» **Material shown**
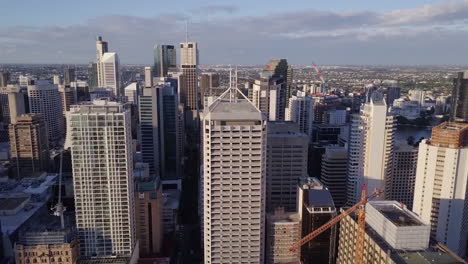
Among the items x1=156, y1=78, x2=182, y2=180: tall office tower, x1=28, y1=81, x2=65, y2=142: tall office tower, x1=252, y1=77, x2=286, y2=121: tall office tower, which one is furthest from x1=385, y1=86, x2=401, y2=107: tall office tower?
x1=28, y1=81, x2=65, y2=142: tall office tower

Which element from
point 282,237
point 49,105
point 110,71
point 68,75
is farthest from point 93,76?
point 282,237

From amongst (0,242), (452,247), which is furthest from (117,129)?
(452,247)

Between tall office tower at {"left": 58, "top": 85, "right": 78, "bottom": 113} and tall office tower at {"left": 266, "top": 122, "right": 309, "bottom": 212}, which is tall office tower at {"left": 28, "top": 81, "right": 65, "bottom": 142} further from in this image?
tall office tower at {"left": 266, "top": 122, "right": 309, "bottom": 212}

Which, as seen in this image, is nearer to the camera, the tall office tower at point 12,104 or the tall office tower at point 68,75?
the tall office tower at point 12,104

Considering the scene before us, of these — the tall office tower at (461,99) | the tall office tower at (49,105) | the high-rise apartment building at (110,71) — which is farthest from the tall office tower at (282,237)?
the high-rise apartment building at (110,71)

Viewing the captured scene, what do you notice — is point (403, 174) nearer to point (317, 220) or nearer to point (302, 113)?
point (317, 220)

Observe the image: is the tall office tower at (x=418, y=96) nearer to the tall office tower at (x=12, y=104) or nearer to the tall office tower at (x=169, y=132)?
the tall office tower at (x=169, y=132)

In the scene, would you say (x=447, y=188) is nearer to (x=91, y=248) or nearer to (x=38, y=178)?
(x=91, y=248)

» **Exercise details**
Can you give these lines again with "furthest" swapped for "most distant" everywhere and nothing else changed, leaving out the pictures?

» **Answer for this exercise**
Among the items x1=156, y1=78, x2=182, y2=180: tall office tower, x1=28, y1=81, x2=65, y2=142: tall office tower, x1=252, y1=77, x2=286, y2=121: tall office tower, which one is most distant from x1=385, y1=86, x2=401, y2=107: tall office tower?
x1=28, y1=81, x2=65, y2=142: tall office tower

Which element from
point 282,237
point 49,105
point 110,71
point 68,75
is farthest from point 93,76?
point 282,237

From amongst (0,242), (452,247), which is most distant from (117,129)?
(452,247)

Between tall office tower at {"left": 58, "top": 85, "right": 78, "bottom": 113} and tall office tower at {"left": 266, "top": 122, "right": 309, "bottom": 212}, which is tall office tower at {"left": 28, "top": 81, "right": 65, "bottom": 142} further from in this image?
tall office tower at {"left": 266, "top": 122, "right": 309, "bottom": 212}

Which, as seen in this image, is nearer to the camera, the tall office tower at point 12,104 or the tall office tower at point 68,75?
the tall office tower at point 12,104

Considering the scene before us, of these — the tall office tower at (461,99) | the tall office tower at (49,105) | the high-rise apartment building at (110,71) — which is farthest from the tall office tower at (282,237)?
the high-rise apartment building at (110,71)

Viewing the captured scene, what do you notice — is point (403, 174) nearer to point (317, 220) or nearer to point (302, 113)?
point (317, 220)

Observe the image: is the tall office tower at (x=418, y=96) nearer to the tall office tower at (x=12, y=104) or nearer to the tall office tower at (x=169, y=132)?
the tall office tower at (x=169, y=132)

In the scene, would you say (x=447, y=188) is nearer to (x=91, y=248) or nearer to (x=38, y=178)?
(x=91, y=248)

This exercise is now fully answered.